→ Ação requerida A:
Apresente os sete registros do conjunto de dados como lista numerada, sem as linhas em branco. Deixe as imagens de fora da resposta.

→ Texto do exercício:
···

Entrevista - The Vain
por Leonardo Vinhas
Foto: Divulgação
lvinhas1@yahoo.com.br
07/03/2005

Uma série de curiosidades anedóticas fulguram na biografia do The Vain: três dos seis integrantes têm o mesmo nome, o baterista é filho do compositor de A Festa de Santo Reis (famosa na voz de Tim Maia), sua base de operações é a terra que deu ao mundo Hebe Camargo e Monteiro Lobato (Taubaté) e, espiritual e visualmente, o vocalista parece uma mistura de Mike Mills (baixista do R.E.M.) com Sérgio Mallandro.

Esgotadas as piadinhas e a vontade do jornalista de ser cretino, sobra o trabalho da banda. E Vanilla Vane, EP de quatro faixas lançado esse ano, atesta a qualidade que há tempos é enaltecida por bandas, promotores e espectadores de shows do Vale do Paraíba e região. Wellington Dias, proprietário do selo-zine Gramophone Multimídia, diz que o grupo "progride dia-a-dia, tem princípios e é muito profissional, traçando metas e sempre procurando outras maiores após conquistarem as primeiras". Seus conterrâneos do Seamus os elegem como melhor show dentre as bandas locais. Até os Forgotten Boys, para quem o Vain abriu em uma de suas primeiras apresentações, já se rasgaram em elogios aos moleques (entre 17 e 20 anos).

···

→ Registros contidos em um conjunto de dados:

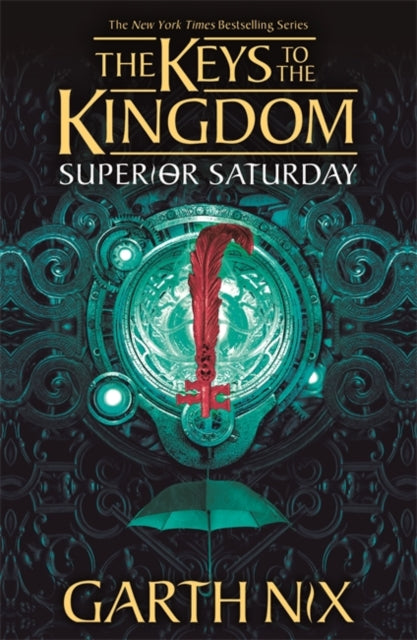 Superior Saturday: Keys to the Kingdom 6-9781471410253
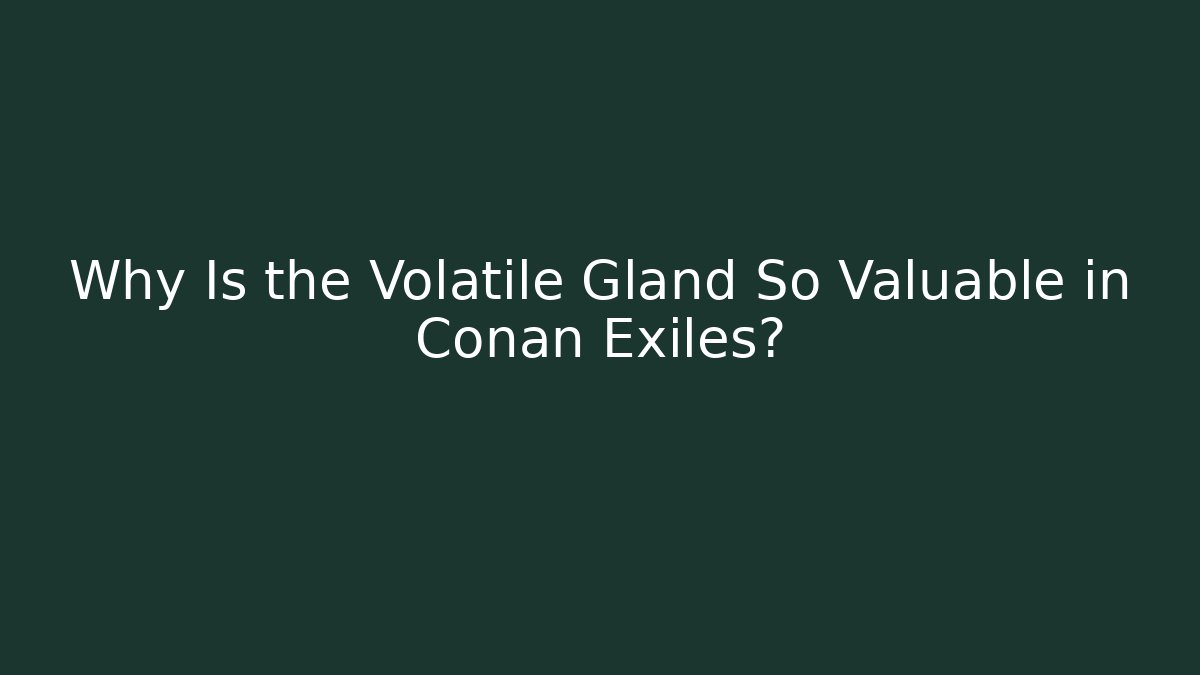 Why Is the Volatile Gland So Valuable in Conan Exiles?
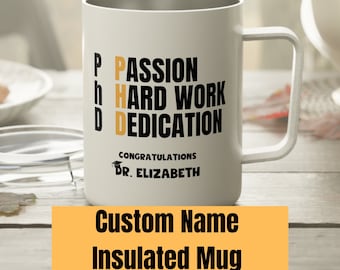 May include: White insulated mug with black text that reads "PhD: Passion, Hard Work, Dedication".  The text "Congratulations Dr. Elizabeth" is printed below the main text.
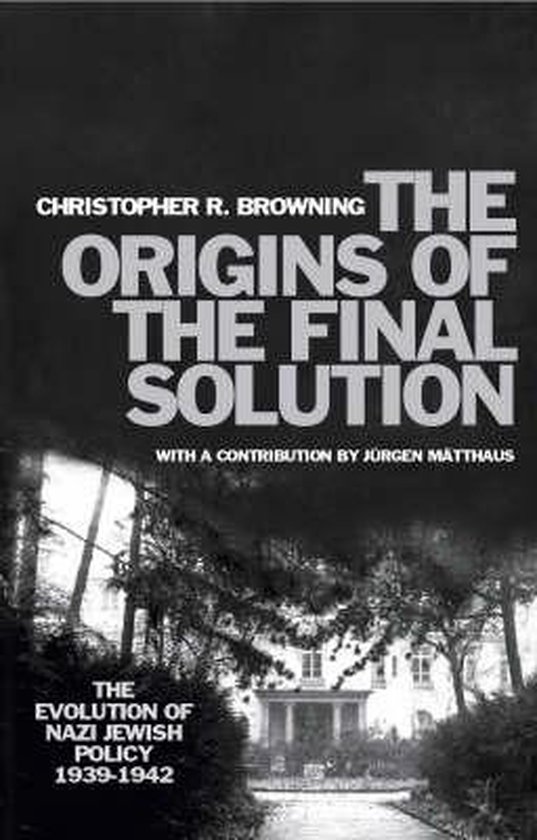 The Origins of the Final Solution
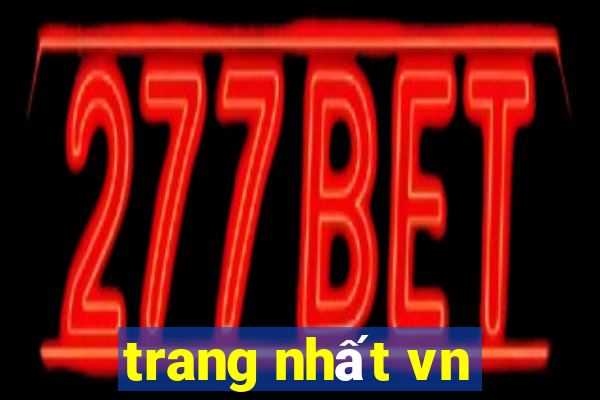 trang nhất vn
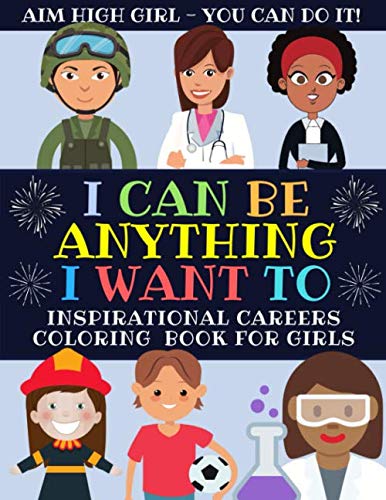 Product Cover I Can Be Anything I Want To: Inspirational Careers Coloring Book For Girls (Large Size)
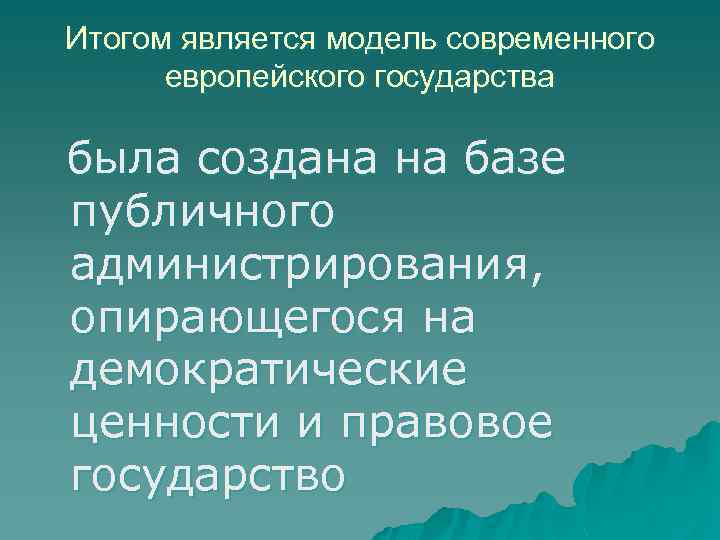 Итогом является модель современного европейского государства была создана на базе публичного администрирования, опирающегося на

···

→ Ação requerida B:
Indique se cada afirmação concorda com a entrevista sobre o The Vain, respondendo sim ou não e citando literalmente o trecho decisivo: (i) Vanilla Vane é um EP de quatro faixas; (ii) o Seamus considera o The Vain o melhor show entre as bandas locais; (iii) dois dos seis integrantes têm o mesmo nome.

→ Solução escrita A:
1.  Superior Saturday: Keys to the Kingdom 6-9781471410253
2.  Why Is the Volatile Gland So Valuable in Conan Exiles?
3.  May include: White insulated mug with black text that reads "PhD: Passion, Hard Work, Dedication".  The text "Congratulations Dr. Elizabeth" is printed below the main text.
4.  The Origins of the Final Solution
5.  trang nhất vn
6.  Product Cover I Can Be Anything I Want To: Inspirational Careers Coloring Book For Girls (Large Size)
7.  Итогом является модель современного европейского государства была создана на базе публичного администрирования, опирающегося на

→ Solução escrita B:
(i) Sim: "E Vanilla Vane, EP de quatro faixas lançado esse ano"
(ii) Sim: "Seus conterrâneos do Seamus os elegem como melhor show dentre as bandas locais."
(iii) Não: "três dos seis integrantes têm o mesmo nome"